Because bye week breakdowns and primetime appearances are being treated like some new Star Wars trailer release. And match-ups that have been set in stone since January are getting all sorts of run — Rog’s return to Foxboro for the season opener against the Chiefs, the Super Bowl rematch in Week 7, Seattle at Green Bay in week 1, or Broncos-Raiders Thanksgiving weekend.
But this roll out is about more than just bye weeks and another made-up event that makes sure the NFL dominates the calendar 12 months a year. Because after last year’s ratings slide, the league needed to reboot. After giving us a slate of garbage Thursday night games and mediocre Monday Night matchups — the Shield isn’t messing around. Because after experimenting with the idea that we’ll watch WHATEVER football they choose to give us, the league is going back to the drawing board and playing the hits.

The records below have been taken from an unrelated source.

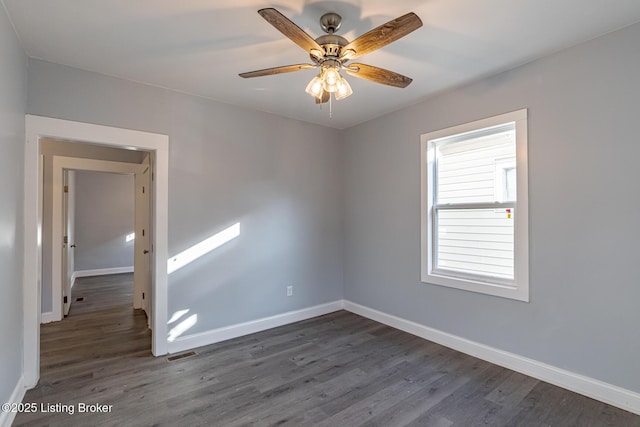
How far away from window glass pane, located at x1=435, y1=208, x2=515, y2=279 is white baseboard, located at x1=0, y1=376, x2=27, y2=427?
3580 mm

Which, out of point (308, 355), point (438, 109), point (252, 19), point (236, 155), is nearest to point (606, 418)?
point (308, 355)

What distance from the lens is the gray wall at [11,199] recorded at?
185cm

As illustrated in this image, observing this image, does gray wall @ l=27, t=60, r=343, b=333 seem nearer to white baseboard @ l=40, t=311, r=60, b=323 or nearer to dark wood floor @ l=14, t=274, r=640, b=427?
dark wood floor @ l=14, t=274, r=640, b=427

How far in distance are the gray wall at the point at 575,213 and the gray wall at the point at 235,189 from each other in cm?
159

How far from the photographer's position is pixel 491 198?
9.58 ft

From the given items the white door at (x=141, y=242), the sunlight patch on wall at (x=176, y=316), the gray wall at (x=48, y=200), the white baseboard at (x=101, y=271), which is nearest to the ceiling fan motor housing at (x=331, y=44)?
the sunlight patch on wall at (x=176, y=316)

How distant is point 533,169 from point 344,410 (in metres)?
2.40

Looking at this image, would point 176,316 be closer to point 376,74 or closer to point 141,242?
point 141,242

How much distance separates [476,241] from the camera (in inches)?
120

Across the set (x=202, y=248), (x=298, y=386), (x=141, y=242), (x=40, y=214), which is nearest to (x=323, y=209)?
(x=202, y=248)

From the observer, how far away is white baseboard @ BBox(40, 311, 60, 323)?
3912 mm

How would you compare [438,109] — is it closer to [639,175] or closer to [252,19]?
[639,175]

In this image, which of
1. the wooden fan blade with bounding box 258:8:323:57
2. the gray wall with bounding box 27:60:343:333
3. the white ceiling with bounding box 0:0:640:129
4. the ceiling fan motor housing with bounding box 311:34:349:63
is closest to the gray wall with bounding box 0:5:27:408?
the white ceiling with bounding box 0:0:640:129

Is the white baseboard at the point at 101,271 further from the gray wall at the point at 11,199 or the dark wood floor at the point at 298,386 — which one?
the gray wall at the point at 11,199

The Browns out of primetime. Same with the Jags. The annual Thursday night Titans-Jags Color Rush Classic that riveted DOZENS of fans outside Jacksonville and Tennessee. Ten teams have the maximum number of prime-time games possible — and that’s BEFORE late season flex scheduling, the league doing everything to put their best teams and games into the best and highest rated time slots.
And it makes sense. Because after doing everything they could to explain away last season’s ratings slide, there’s no taking any chances. Once is a fluke — blame it on the election, blame it on Kaepernick, blame it on sports fans unplugging, watching things on the web, on mobile, on the red zone channel, on any number of different platforms that the league is all over. But take no chances.
Because once is a fluke. Twice is a trend. And after Mark Cuban’s prediction of “pigs get fat, hogs get slaughtered” hit awfully close to home as the league hit the point of over-saturation — the NFL is doing what it should do — giving us what we want, when we want it.